Richard left the apartment and entered its twin next door, where a one-way mirror let him secretly observe whatever went on in the room where Eve was waiting.
Her first client, a wheezy storekeeper around sixty with a bright red face, arrived just over half an hour later. The second came only at nine-thirty—a provincial pharmacist who visited Eve regularly and wanted merely to see her strolling naked about in the room’s confined space. The third—whom Eve was obliged to keep waiting after he had begged her over the phone to let him come over—was the scion of a good family, a repressed homosexual who became excited as he walked up and down using insulting language and masturbating. Eve’s role was to walk beside him, holding his hand.
Behind his mirror, Richard exulted at the spectacle, laughing silently, pitching back and forth in a rocking- chair, and applauding whenever the young woman evinced a sign of disgust.
When it was all over, he rejoined her. She tossed her leather gear aside and donned a severely cut suit.
“That was perfect! You are always perfect! Marvelous—so patient! Come on, let’s go.”
Richard took Eve’s arm and took her off to supper at a Slavic restaurant. He kept the Gypsy musicians clustered around their table well supplied with bills—the very same bills that Eve’s clients had left earlier on the bedside table in settlement for services rendered.
3
Alex Barny rested on a camp bed in an attic room. He had nothing to do, except wait. The chatter of the cicadas in the garrigue was an unrelenting racket. Through the window Alex could see the crooked silhouettes of olive trees in the night, forms fixed in bizarre poses. With his shirtsleeve, he mopped his brow, where pearls of acidic sweat had gathered.
A naked bulb dangling from a wire attracted clouds of mosquitoes; every fifteen minutes or so, Alex would get furious and bombard them with Fly-Tox.
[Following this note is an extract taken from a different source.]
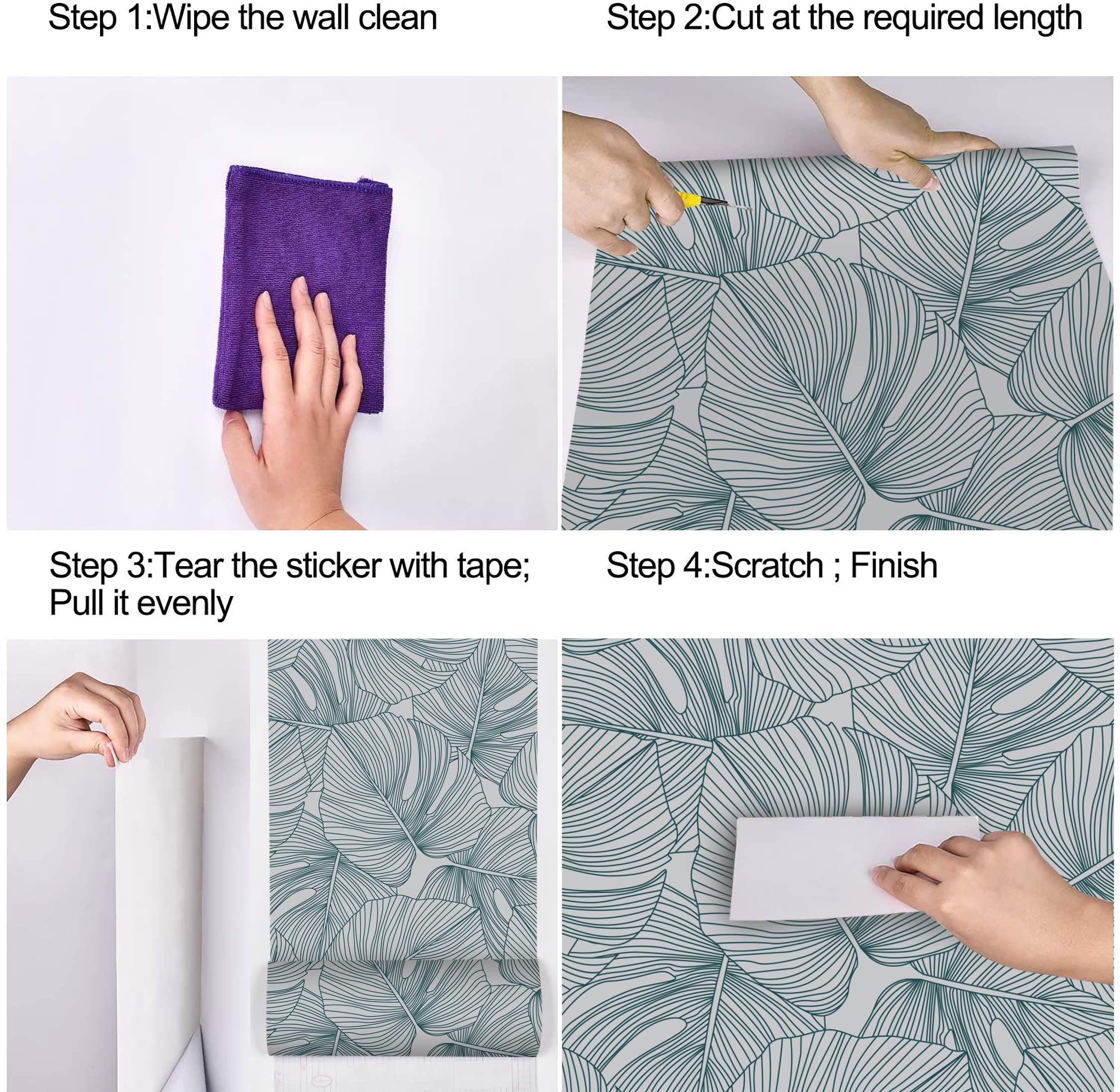 Step 1:Wipe the wall clean

Step 2:Cut at the required length

Step 3:Tear the sticker with tape; Pull it evenly

Step 4:Scratch ; Finish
On the concrete floor, a large dark circle of squashed mosquitoes continued to grow, shot through with specks of red.
Alex struggled to his feet and, relying on a cane, hobbled out of his bedroom and down to the kitchen of the farmhouse, which was somewhere in the depths of the countryside between Cagnes and Grasse.
The fridge was well stocked with a variety of provisions. Alex took out a can of beer, pulled off the tab, and drank it down. Belching loudly, he opened another can and went outside. In the distance, beyond the olive-covered hillsides, the sea shone in the moonlight, sparkling beneath a cloudless sky.
Alex took a few cautious steps. His thigh subjected him to brief bouts of searing pain. The dressing dug into his flesh. For two days now there had been no pus, but the wound was reluctant to heal. The bullet had traversed the muscular mass, happily missing the femoral artery and the bone.
He leaned with one hand against the trunk of an olive-tree and urinated, spraying a column of ants engaged in the transport of an immense pile of twigs.
He began drinking once more, sucking on the can of beer, swilling the foam around his mouth, spitting it out. He sat down on a bench on the porch, puffing and blowing, belching once more. He fished a pack of Gauloises from his shorts pocket. The beer had splashed onto his T-shirt, already filthy with grease and dust. Through the cotton material, he pinched his stomach, taking a fold of flesh between thumb and forefinger. He was getting fat. Over the last three weeks of forced idleness, of nothing but sleeping and eating, he had been getting fat.
Alex ground his foot into a two-week-old newspaper on the floor. The heel of his hiking boots covered a face staring out from the front page: his own. Alongside the image was a column of large print in which a name stood out, in even larger characters. It was his name: Alex Barny.